Comment la cystéine et la sélénocystéine protègent les cellules contre le vieillissement et les dommages oxydatifs

Le vieillissement est de plus en plus compris non pas simplement comme l'accumulation de dommages causés par les espèces réactives de l'oxygène (ROS), mais comme une perte progressive de la résilience redox — la capacité cellulaire à détecter, répondre et récupérer des agressions oxydatives. Cette revue narrative de 2025 synthétise les connaissances actuelles sur la manière dont deux acides aminés contenant des thiols, structurellement apparentés mais fonctionnellement distincts — la cystéine et la sélénocystéine — constituent les piliers centraux de ce système de défense redox tout au long de l'espérance de vie.

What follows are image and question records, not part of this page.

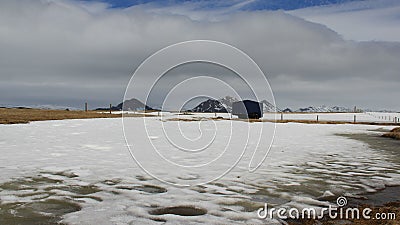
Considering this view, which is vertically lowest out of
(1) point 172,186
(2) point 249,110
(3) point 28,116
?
(1) point 172,186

La cystéine et la sélénocystéine partagent un squelette d'acide aminé commun, mais diffèrent de manière cruciale par leurs chaînes latérales chalcogènes — soufre contre sélénium. Le groupe sélénoate de la sélénocystéine présente un pKa bien plus bas (~5,2 contre ~8,3 pour le thiol de la cystéine), ce qui signifie qu'il existe principalement sous sa forme déprotonée réactive au pH physiologique. Cela fait de la sélénocystéine un nucléophile et un électrophile supérieur, conférant aux sélénoenzymes telles que GPx et TrxR des taux catalytiques que leurs analogues contenant de la cystéine ne peuvent égaler. La revue détaille la machinerie traductionnelle élaborée nécessaire à l'incorporation de la sélénocystéine — impliquant le recodage du codon UGA, l'élément SECIS de l'ARNm, la protéine de liaison SECIS 2 (SBP2) et le facteur d'élongation dédié eEFSec — soulignant ainsi l'investissement évolutif que les cellules ont consenti en faveur de cet acide aminé.

Les rôles de la cystéine, bien que moins puissants sur le plan catalytique, sont tout aussi indispensables. En tant que précurseur limitant de la synthèse du glutathion, la disponibilité de la cystéine gouverne directement les niveaux intracellulaires de GSH. Les résidus de cystéine dans les protéines agissent également comme des commutateurs redox dynamiques : l'oxydation réversible en acide sulfinique (-SOH) module la signalisation, tandis que la suroxydation irréversible en acide sulfinique ou sulfonique peut inactiver les enzymes. Des protéines redox clés, notamment les peroxyrédoxines et les protéines disulfure-isomérases, reposent sur ces mécanismes à base de cystéine. Le couple redox extracellulaire cystéine/cystine (Cys/CySS) est identifié comme un marqueur de l'état redox systémique, distinct du couple intracellulaire GSH/GSSG et non en équilibre thermodynamique avec lui.

Avec le vieillissement, le dysfonctionnement mitochondrial amplifie la production de ROS tandis que la capacité à régénérer le GSH et à maintenir l'expression des sélénoprotéines décline. La revue établit un lien entre ce déséquilibre redox et l'apparition et la progression des maladies neurodégénératives. Les données relatives à la supplémentation sont passées en revue : la N-acétyl-L-cystéine (NAC) présente des effets neuroprotecteurs dans des modèles de rongeurs âgés ; la supplémentation alimentaire en sélénocystéine prolonge l'espérance de vie et augmente la résistance au stress oxydatif chez C. elegans ; et le complément combiné GlyNAC a démontré une restauration des niveaux de GSH, une réduction des marqueurs du stress oxydatif, une amélioration de la fonction mitochondriale ainsi que des effets favorables sur les biomarqueurs du vieillissement chez des adultes âgés dans des études cliniques.

Les auteurs inscrivent ces résultats dans le cadre de la théorie redox actualisée du vieillissement, qui distingue les dommages oxydatifs nocifs de l'« eustress oxydatif » physiologiquement bénéfique — une signalisation ROS de faible intensité qui soutient l'adaptation cellulaire. Maintenir l'équilibre adéquat nécessite un apport et une régulation suffisants en cystéine et en sélénocystéine tout au long de la vie, faisant de ces acides aminés des cibles prometteuses pour les stratégies nutritionnelles et pharmacologiques axées sur la longévité.